Awal Mula Konflik Suriah

Setelah lama dipimpin oleh diktator, masyarakat dari beberapa negara Timur Tengah mulai bosan dan berharap untuk mendapatkan pemerintah yang demokratis. Hal ini memicu peristiwa yang disebut dengan Arab Spring, yaitu aksi para warga yang turun ke jalan untuk melancarkan aksi demonstrasi terhadap pemerintah. Arab Spring di awali pada tahun 2010 di Tunisia, lalu menyebar ke negara sekitarnya

Beberapa aksi demonstrasi ini berujung pada runtuhnya rezim diktator dan digantikan dengan rezim yang demokratis, seperti yang terjadi di Tunisia, Mesir, dan Algeria. Namun, Arab Spring tidak selalu berjalan baik bagi para demonstran. Beberapa aksi demonstrasi berakhir dengan Perang Saudara, seperti yang terjadi di Libya, Yaman, dan yang paling besar adalah Suriah.

**********

> Tantangan
1) Jawablah pertanyaan berikut berdasarkan teks tentang awal mula konflik Suriah.
(a) Di negara mana dan pada tahun berapa Arab Spring diawali?
(b) Di negara mana saja rezim diktator runtuh dan digantikan rezim yang demokratis?
(c) Negara mana yang disebut mengalami perang saudara paling besar?
2) Lanjutkan teks tentang awal mula konflik Suriah mulai dari kalimat terakhirnya.

**********

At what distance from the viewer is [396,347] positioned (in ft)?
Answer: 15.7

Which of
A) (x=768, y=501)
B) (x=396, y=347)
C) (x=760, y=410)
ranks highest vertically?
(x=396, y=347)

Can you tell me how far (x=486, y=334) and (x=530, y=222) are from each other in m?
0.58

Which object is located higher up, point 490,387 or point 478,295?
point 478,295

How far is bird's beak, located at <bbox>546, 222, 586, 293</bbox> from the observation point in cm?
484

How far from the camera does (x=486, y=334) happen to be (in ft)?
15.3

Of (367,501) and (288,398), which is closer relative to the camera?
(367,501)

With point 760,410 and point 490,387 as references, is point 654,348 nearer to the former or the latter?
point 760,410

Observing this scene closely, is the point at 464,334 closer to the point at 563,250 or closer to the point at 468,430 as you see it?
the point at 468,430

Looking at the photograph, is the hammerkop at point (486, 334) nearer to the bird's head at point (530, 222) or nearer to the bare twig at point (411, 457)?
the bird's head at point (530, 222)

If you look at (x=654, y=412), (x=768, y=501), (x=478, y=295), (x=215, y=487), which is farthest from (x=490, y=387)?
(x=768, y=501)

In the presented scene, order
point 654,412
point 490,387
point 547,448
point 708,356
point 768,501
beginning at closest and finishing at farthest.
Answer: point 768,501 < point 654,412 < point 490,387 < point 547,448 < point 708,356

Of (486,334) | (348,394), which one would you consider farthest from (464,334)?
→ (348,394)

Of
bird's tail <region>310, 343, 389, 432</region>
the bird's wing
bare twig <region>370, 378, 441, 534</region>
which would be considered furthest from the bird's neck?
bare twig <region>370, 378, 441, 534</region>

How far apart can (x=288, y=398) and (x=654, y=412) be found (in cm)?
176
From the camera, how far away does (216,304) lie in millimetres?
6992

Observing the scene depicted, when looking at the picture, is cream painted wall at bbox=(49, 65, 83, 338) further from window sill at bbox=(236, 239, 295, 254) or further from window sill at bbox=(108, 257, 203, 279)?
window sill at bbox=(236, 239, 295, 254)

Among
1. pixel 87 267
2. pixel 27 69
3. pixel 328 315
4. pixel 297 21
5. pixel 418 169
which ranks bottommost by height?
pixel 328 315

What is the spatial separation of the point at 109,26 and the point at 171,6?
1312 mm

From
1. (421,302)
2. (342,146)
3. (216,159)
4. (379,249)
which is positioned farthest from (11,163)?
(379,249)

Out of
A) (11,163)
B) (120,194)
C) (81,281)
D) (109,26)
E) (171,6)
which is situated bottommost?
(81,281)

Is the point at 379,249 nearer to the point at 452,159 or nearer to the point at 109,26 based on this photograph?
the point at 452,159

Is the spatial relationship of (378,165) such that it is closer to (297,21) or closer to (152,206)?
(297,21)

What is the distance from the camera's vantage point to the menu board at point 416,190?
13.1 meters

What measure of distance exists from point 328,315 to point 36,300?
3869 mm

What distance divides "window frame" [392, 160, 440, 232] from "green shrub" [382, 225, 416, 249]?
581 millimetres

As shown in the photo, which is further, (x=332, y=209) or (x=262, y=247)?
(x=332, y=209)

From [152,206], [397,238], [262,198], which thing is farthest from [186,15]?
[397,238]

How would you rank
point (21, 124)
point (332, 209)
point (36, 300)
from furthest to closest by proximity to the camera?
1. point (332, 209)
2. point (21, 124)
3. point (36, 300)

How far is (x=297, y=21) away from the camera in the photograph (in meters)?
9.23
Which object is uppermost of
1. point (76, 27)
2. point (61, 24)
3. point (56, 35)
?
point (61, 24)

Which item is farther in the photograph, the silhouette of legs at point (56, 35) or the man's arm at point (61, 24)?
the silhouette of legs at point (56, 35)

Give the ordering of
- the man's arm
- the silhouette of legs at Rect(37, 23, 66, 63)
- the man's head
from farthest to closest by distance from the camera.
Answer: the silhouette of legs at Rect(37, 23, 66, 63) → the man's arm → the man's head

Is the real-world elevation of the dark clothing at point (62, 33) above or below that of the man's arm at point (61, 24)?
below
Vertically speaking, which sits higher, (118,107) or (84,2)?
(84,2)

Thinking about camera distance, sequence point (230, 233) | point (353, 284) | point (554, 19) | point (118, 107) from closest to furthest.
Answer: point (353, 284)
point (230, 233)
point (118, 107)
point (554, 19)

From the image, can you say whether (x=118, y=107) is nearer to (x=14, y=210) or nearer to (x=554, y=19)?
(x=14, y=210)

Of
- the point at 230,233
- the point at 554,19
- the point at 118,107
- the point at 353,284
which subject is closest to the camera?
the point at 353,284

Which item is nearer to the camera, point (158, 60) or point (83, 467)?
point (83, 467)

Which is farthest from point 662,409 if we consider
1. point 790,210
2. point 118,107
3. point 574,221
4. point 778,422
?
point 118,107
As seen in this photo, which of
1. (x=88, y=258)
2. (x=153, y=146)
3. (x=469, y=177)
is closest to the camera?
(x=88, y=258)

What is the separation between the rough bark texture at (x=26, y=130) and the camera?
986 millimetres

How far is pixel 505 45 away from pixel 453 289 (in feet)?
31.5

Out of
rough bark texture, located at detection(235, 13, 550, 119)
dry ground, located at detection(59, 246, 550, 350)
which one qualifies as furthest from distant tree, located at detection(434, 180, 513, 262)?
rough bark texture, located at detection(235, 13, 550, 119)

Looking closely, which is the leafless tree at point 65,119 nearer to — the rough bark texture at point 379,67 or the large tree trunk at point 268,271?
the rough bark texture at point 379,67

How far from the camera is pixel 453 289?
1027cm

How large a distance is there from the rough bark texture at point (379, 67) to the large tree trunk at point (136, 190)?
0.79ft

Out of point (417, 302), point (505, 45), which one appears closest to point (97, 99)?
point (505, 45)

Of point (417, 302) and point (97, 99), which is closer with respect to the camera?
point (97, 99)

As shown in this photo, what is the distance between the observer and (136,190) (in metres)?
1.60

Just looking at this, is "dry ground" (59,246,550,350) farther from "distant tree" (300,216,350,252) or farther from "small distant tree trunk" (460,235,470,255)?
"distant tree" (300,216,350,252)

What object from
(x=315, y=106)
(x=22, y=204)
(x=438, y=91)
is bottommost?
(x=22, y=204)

**********

> Hasil Setiap Tugas
1)
(a) Di Tunisia, pada tahun 2010.
(b) Tunisia, Mesir, dan Algeria.
(c) Suriah.

2)
Hafez Al-Assad, seorang pengikut Syiah Alawiyah telah menjadi presiden Suriah selama tiga puluh tahun. Sepanjang masa pemerintahannya, dia melakukan modernisasi dan industrialisasi terhadap Republik Suriah yang berhaluan Sosialis (Al-Istirokiyah), membuat negara itu menjadi kekuatan baru di Timur Tengah. Namun, dia bukanlah pemimpin demokratis, siapa pun yang menentangnya akan ditangkap. Penjara dipenuhi oleh tahanan politik, kebebasan berbicara diredam, dan siapa pun yang berani protes akan dipenjara, lalu disiksa.

Setelah kematiannya pada tahun 2000, Hafez Al-Assad digantikan oleh anaknya yang bernama Bashar Al-Assad. Selama belasan tahun terakhir, Bashar Al-Assad mengikuti legacy ayahnya, Hafez. Demokrasi tetap tidak hadir dan kendati negara Suriah yang sosialis memberikan banyak subsidi kepada rakyat namun bencana kekeringan yang waktu itu menjangkiti Suriah membuat ekonomi rakyat tercekik.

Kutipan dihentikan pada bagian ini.